In a peer-reviewed study published in the journal Science on May 7, Facebook’s own data scientists offer evidence that the filter bubble is a myth. Their message? “It’s not us–it’s you.”
“We conclusively establish that on average in the context of Facebook, individual choices more than algorithms limit exposure to attitude-challenging content,” the three authors, Eytan Bakshy, Solomon Messing, and Lada Adamic, write. “Our work suggests that the power to expose oneself to perspectives from the other side in social media lies first and foremost with individuals.”
The team looked at an anonymous data set of 10.1 million active U.S. Facebook users who share their political affiliation on their profiles, and isolated the “hard” news (e.g. national news, politics, world affairs) links that this group shared between July 2014 and January 2015. Studying who shared what, they measured the partisan alignment of each story; i.e.

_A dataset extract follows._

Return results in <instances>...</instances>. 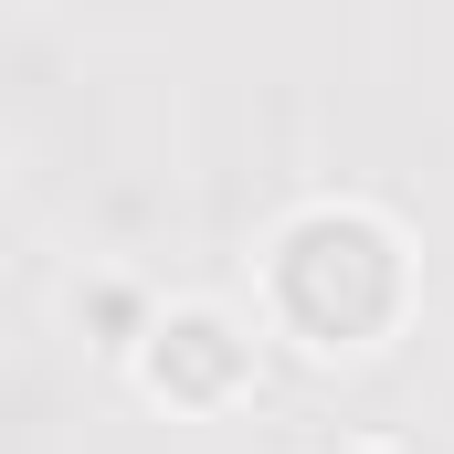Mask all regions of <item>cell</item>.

Fox News links tended to be shared by conservatives and Huffington Post links by liberals. The researchers then looked the political alignment of what appeared in these users’ News Feeds–shared by friends, and then filtered by Facebook’s algorithms–and which links they actually clicked on.
The good news is that people were exposed to “ideologically cross-cutting viewpoints” from hard news content shared by their friends. Overall, 24% of hard news content shared by liberals’ friends was cross-cutting, compared to 35% for conservatives.

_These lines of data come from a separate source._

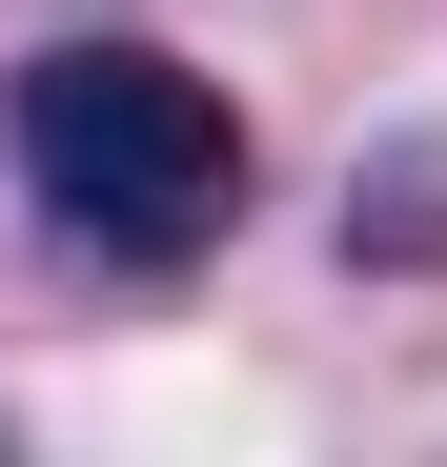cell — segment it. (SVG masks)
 Listing matches in <instances>:
<instances>
[{
  "mask_svg": "<svg viewBox=\"0 0 447 467\" xmlns=\"http://www.w3.org/2000/svg\"><path fill=\"white\" fill-rule=\"evenodd\" d=\"M0 467H21V447H0Z\"/></svg>",
  "mask_w": 447,
  "mask_h": 467,
  "instance_id": "cell-3",
  "label": "cell"
},
{
  "mask_svg": "<svg viewBox=\"0 0 447 467\" xmlns=\"http://www.w3.org/2000/svg\"><path fill=\"white\" fill-rule=\"evenodd\" d=\"M346 265H447V142L346 163Z\"/></svg>",
  "mask_w": 447,
  "mask_h": 467,
  "instance_id": "cell-2",
  "label": "cell"
},
{
  "mask_svg": "<svg viewBox=\"0 0 447 467\" xmlns=\"http://www.w3.org/2000/svg\"><path fill=\"white\" fill-rule=\"evenodd\" d=\"M0 142H21V203L122 285H163L244 223V102L163 41H41L0 82Z\"/></svg>",
  "mask_w": 447,
  "mask_h": 467,
  "instance_id": "cell-1",
  "label": "cell"
}]
</instances>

But the degree of exposure to challenging views was reduced by the News Feed algorithm: conservatives saw 5% less cross-cutting content than what their friends actually shared, and liberals saw 8% less. Compartively, however, people’s own choices about what to click on resulted in higher degrees of filtering–17% for conservatives and 6% for liberals–of the cross-cutting articles they did see in their News Feed. And of course, this was all very affected by who people choose to be friends with in the first place: For people who identified their politics, a median of about 20% of liberals’ friends were conservatives, and 18% vice versa.

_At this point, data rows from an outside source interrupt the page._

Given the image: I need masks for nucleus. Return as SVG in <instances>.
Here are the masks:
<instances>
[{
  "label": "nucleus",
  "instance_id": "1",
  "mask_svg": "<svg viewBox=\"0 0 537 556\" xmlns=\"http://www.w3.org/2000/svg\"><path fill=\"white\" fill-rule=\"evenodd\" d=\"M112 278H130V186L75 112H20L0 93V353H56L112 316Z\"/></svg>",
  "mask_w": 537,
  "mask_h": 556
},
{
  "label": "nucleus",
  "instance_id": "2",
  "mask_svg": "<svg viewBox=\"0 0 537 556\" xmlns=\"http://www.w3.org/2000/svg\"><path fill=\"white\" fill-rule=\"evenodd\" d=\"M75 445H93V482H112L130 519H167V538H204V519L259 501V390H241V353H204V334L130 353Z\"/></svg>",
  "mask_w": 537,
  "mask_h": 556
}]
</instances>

So there is a filter bubble, though it’s not as big as what we see from our own behaviors. But the problem is that this study is limited and isn’t frozen in time.
Or, in the words of David Lazer, a computer scientist at Harvard University who studies the effects of algorithmic filtering and wrote an opinion piece accompanying the study: “The deliberative sky is not yet falling, but the skies are not completely clear either.”
He warns that a small effect today might become a large effect tomorrow. Lazer points out that changes to News Feed curation, announced by Facebook on April 21, after the study was finished, could enhance the filter effect by showing more updates from “friends that you care about.” Also, the study didn’t get into a host of other questions posed by algorithmic curation, such as whose voices the system prioritizes over others and the consequences of the fact that Facebook’s curation may generally favor pets over politics.
Lazer applauds Facebook for conducting the research: “The information age hegemons should proactively support research on the ethical implications of the systems that they build,” he writes. But it can’t only be internal Facebook scientists that study this data, he says–as privacy becomes more important, the access that independent researchers have to Facebook’s user data is shrinking.
“There is a broader need for scientists to study these systems in a manner that is independent of the Facebooks of the world. There will be a need at times to speak truth to power, for knowledgeable individuals with appropriate data and analytic skills to act as social critics of this new social order,” he says.